#### [Problem details]
Please copy, exactly as they appear below, the lines from the one containing "Fashionable Men's Loose" through the one containing "mysql icon. Filled".

#### [Dataset records]

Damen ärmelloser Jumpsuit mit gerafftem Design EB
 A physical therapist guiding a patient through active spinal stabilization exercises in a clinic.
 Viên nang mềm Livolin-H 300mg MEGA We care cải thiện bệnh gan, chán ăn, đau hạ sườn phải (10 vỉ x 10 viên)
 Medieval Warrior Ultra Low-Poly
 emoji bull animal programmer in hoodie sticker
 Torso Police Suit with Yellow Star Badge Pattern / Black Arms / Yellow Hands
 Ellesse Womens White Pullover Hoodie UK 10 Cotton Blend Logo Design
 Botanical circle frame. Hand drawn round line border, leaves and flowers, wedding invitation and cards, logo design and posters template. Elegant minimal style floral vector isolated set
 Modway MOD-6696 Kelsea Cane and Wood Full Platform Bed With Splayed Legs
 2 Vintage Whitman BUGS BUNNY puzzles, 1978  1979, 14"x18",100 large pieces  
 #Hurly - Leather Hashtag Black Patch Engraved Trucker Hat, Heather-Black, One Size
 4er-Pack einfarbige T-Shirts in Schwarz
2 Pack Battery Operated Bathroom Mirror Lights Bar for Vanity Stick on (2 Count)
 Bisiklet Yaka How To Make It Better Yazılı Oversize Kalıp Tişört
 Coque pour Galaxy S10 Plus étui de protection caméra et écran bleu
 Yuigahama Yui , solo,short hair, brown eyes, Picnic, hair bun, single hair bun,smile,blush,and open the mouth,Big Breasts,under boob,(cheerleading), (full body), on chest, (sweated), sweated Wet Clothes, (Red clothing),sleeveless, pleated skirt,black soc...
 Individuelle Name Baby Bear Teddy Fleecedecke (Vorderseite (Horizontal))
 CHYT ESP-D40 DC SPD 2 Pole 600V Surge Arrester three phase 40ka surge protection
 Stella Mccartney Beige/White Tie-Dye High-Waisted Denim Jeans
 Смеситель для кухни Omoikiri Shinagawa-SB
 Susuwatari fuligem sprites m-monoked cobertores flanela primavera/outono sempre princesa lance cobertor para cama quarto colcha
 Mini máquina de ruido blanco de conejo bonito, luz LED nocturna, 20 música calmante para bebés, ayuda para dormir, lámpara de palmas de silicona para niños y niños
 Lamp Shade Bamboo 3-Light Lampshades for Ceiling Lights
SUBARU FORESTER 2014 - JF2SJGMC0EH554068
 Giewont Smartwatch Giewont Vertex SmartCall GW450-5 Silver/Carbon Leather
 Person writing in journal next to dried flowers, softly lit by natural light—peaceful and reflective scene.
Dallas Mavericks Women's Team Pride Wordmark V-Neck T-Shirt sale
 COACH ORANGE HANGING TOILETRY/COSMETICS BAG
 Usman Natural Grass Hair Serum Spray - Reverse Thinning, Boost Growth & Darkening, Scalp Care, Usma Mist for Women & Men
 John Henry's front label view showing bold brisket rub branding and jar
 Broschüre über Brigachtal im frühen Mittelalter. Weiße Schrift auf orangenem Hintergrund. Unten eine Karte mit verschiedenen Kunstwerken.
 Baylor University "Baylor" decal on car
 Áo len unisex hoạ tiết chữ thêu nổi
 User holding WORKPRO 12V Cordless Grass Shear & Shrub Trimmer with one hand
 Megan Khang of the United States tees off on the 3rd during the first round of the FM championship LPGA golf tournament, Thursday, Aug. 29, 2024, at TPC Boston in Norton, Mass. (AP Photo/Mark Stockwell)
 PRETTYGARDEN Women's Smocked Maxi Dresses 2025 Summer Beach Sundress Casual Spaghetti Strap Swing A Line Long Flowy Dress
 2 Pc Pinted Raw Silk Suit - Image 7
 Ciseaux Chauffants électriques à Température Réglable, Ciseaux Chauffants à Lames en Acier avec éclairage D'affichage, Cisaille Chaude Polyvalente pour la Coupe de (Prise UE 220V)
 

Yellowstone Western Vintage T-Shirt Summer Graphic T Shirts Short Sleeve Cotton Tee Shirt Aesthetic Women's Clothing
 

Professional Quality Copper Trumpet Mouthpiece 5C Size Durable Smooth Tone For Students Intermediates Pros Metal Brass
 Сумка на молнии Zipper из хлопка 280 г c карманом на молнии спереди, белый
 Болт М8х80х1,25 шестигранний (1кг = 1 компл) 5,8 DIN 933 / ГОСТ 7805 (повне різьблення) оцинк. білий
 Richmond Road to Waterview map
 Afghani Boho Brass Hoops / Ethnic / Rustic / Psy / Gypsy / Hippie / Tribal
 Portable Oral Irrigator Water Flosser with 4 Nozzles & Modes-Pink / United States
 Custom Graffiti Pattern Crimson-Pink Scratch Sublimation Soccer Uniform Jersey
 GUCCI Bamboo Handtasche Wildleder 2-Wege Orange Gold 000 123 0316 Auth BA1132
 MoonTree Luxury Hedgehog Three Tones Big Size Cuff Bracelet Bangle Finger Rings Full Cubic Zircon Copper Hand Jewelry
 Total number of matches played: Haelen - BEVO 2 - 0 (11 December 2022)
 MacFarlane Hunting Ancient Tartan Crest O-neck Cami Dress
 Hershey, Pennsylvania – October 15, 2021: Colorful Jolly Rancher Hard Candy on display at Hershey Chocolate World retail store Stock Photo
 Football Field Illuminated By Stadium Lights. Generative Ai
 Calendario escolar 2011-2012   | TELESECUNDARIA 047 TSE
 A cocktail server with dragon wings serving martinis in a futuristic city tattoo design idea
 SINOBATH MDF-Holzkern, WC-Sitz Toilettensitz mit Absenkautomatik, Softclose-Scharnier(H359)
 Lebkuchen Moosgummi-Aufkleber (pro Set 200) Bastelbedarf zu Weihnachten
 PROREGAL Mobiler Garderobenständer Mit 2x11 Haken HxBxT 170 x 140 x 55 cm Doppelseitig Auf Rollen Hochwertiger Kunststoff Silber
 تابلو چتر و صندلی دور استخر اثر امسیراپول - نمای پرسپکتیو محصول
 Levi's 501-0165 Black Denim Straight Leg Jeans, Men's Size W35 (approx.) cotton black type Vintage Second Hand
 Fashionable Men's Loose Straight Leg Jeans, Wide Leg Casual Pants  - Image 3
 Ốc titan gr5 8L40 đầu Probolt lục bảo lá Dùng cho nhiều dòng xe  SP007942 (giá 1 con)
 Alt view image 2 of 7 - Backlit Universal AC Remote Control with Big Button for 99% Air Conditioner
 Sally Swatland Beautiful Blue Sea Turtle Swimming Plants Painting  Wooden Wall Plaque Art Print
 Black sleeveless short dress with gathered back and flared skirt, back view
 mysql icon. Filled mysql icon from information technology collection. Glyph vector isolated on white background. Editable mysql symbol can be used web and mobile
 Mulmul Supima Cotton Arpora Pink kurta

#### [Finished exercise]
 Fashionable Men's Loose Straight Leg Jeans, Wide Leg Casual Pants  - Image 3
 Ốc titan gr5 8L40 đầu Probolt lục bảo lá Dùng cho nhiều dòng xe  SP007942 (giá 1 con)
 Alt view image 2 of 7 - Backlit Universal AC Remote Control with Big Button for 99% Air Conditioner
 Sally Swatland Beautiful Blue Sea Turtle Swimming Plants Painting  Wooden Wall Plaque Art Print
 Black sleeveless short dress with gathered back and flared skirt, back view
 mysql icon. Filled mysql icon from information technology collection. Glyph vector isolated on white background. Editable mysql symbol can be used web and mobile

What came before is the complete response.